Pese al tiempo transcurrido, no hemos
logrado librarnos de respuestas trilladas, o de repetir cualquier versión
pueril de la historia de Cuba. Ninguna figura como la de José Antonio
Echeverría para evocar la imagen del héroe que se sacrifica por la patria.
Ninguna muerte tan a propósito para lamentarnos del trágico destino de la Isla.
Como en una película que se repite, el líder estudiantil cae en un encuentro
fortuito con una perseguidora, tras abandonar la emisora Radio Reloj, luego de
anunciar la muerte de Fulgencio Batista.
José Antonio no debió de morir —/¡Ay, de
morir!—. Al igual que con José Martí, una acción abrupta tuerce el rumbo de la
nación. Una escaramuza en el Siglo XIX; un llamado al pueblo por la radio en el
XX.
El joven no perece en la acción
principal. Unos minutos antes o después, y podría haberse salvado, como ocurrió
con algunos de los que lo acompañaban.
En ambos casos —el poeta y el estudiante
de arquitectura— se habla de un ir hacia la muerte.
El culto a los héroes engrandece las
páginas de historia, pero también nos permite el refugio de la tragedia como
justificación de las limitaciones de un país o de una época.
Si José Antonio no hubiera muerto, Fidel
Castro no estaría gobernando Cuba.
El pesar encubre la superficialidad de la
afirmación, permite pasar por alto hechos y situaciones. Culto a los héroes que
se adapta a conveniencias e ideologías. Dos hombres con igual nombre y destino
trágico. Otro que elude todos los riesgos y triunfa.
Alberto, que creía en la historia como un
ateo convencido, pensaba que el destino final era el triunfo de Fidel Castro.
Su padre había sido uno de los principales organizadores de aquel asalto —él no
participó en la acción porque se encontraba preso— cuyo fracaso algunos creían
benefició a Movimiento 26 de Julio. Pero ni siquiera la muerte de su padre en
la intentona lo desviaba de la convicción de que, al final, se hubiera impuesto
Castro. No era una visión pesimista, aunque tampoco dejaba margen al azar o la
espontaneidad: el héroe era simplemente un instrumento de la historia y para
algunos la misión era simplemente morir.
Fue fiel a este hegelianismo implacable,
disfrazado en su momento de marxismo. Meses después de esa conversación se dio
un tiro, para engrandecer la lista de los suicidios políticos de la Isla.
No hay que abusar del determinismo para
comprender que si esa tarde del 13 de marzo de 1957 José Antonio Echeverría se
hubiera salvado —y si además hubiera sobrevivido a cualquier otra situación
peligrosa que le aguardaba—, este hecho de por sí no resultaba garantía
suficiente para impedir el triunfo de Fidel Castro.

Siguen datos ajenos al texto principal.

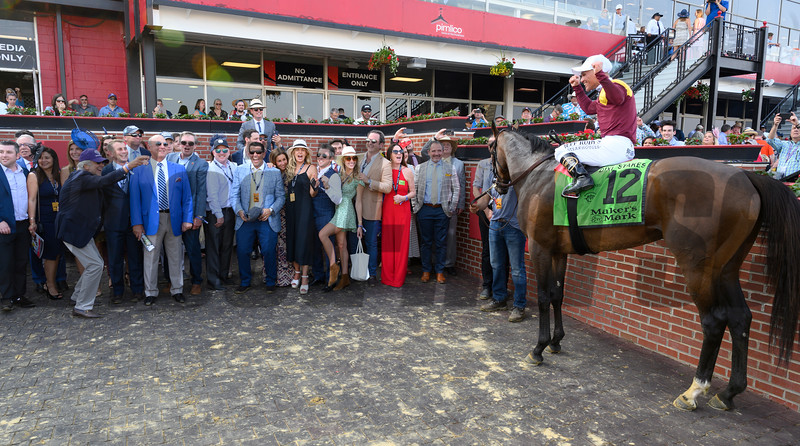 Connections gather in the Winner's Circle after after Catholic Boy ridden by jockey Javier Castellano won the 118th running of The Maker's Mark Dixie Stakes (GII) at Pimlico Race Course Saturday May 18, 2019 in Baltimore, MD.  Photo by Skip Dickstein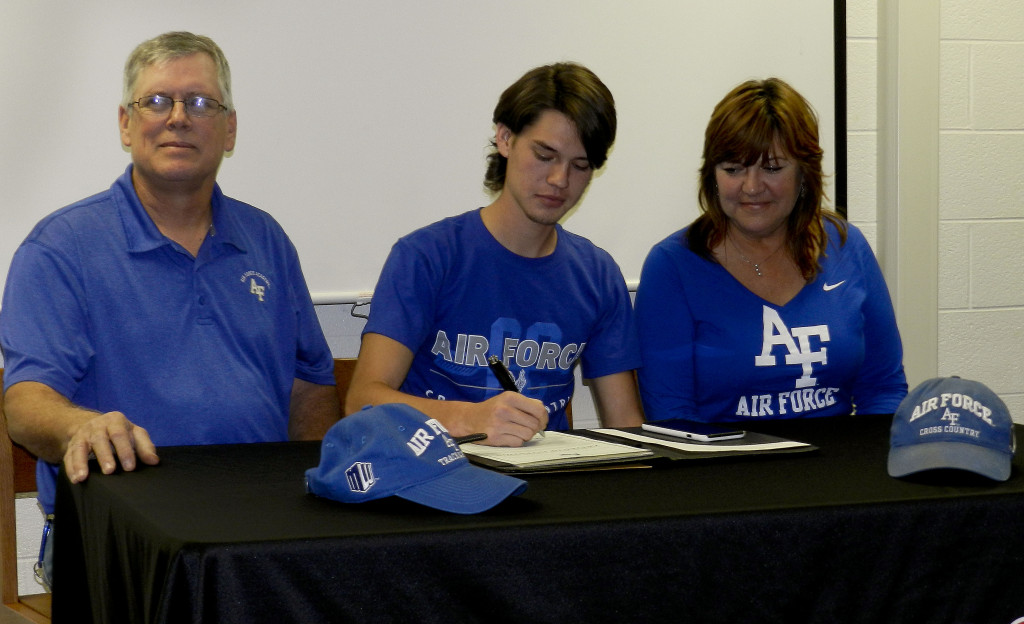 Sherando senior Trevor Whiteside, center, signs with Air Force Academy for coross country and track on Tuesday at the Sherando library. His father, Guy, is on the left, and his mother, Terri, on the right. Tommy Keeler Jr./Daily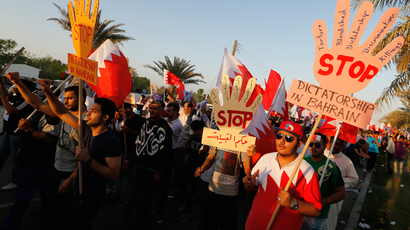 "Anti-government protesters holding banners saying ""Stop Dictatorship In Bahrain"" as they participate in a rally called by Bahrain's main opposition Al Wefaq in Budaiya, west of Manama, September 27, 2013 (Reuters / Hamad I Mohammed)"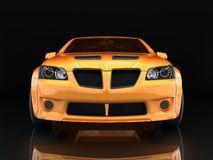 Sports car front view. The image of a sports gold car on a black background. Royalty Free Stock Images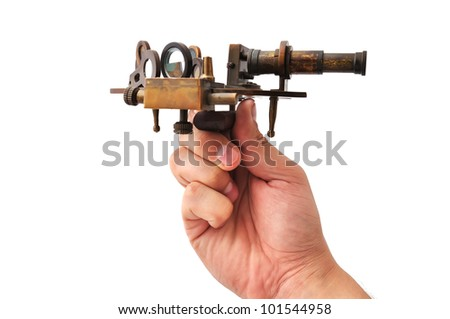 old sextant in hand  on a white background - stock photo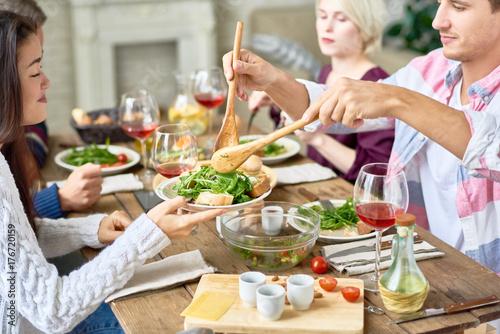 Plakat Portret cztery ludzie je przy świątecznym obiadowym stołem z wyśmienicie jedzeniem w domu, cieszący się wakacyjnego świętowanie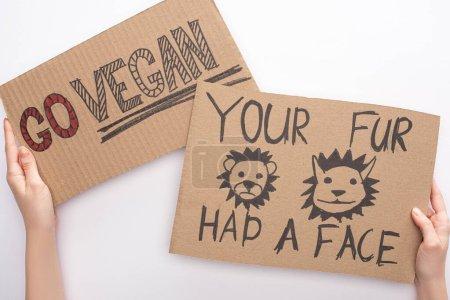 Photo pour Vue partielle de la femme tenant des panneaux en carton avec go vegan et votre fourrure avait des inscriptions faciales sur fond blanc - image libre de droit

Desde el golpe de Estado de Batista —y
tras agotarse los intentos para alcanzar una solución pacífica a la crisis
provocada por este hecho inconstitucional—, se suceden los hechos, pactos y
alianzas que encubren, disimulan por un momento, logran una tregua momentánea o
aceleran en otros casos una lucha persistente por alcanzar el poder, con
intenciones que van más allá del derrocamiento de dictador. El 10 de marzo no
es un paréntesis en la historia de Cuba. Más bien la conclusión de una etapa.
Otro
golpe
En 1951, Aureliano Sánchez Arango,
ministro de Educación del gobierno Auténtico de Carlos Prío Socarrás, acusó a
Eduardo R. Chibás —el más popular político cubano del momento— de especular con
el café y explotar a los campesinos. Chibás, al frente del Partido Ortodoxo,
respondió con otra denuncia: el ministro estaba enriqueciéndose con los fondos
del desayuno y material escolar y, con el dinero sustraído, construyendo un
reparto en Guatemala. Luego, al no poder demostrar los cargos, Chibás amplió su
ataque. Argumentó que el verdadero negocio guatemalteco del ministro y el
presidente Prío era el establecimiento de un imperio maderero.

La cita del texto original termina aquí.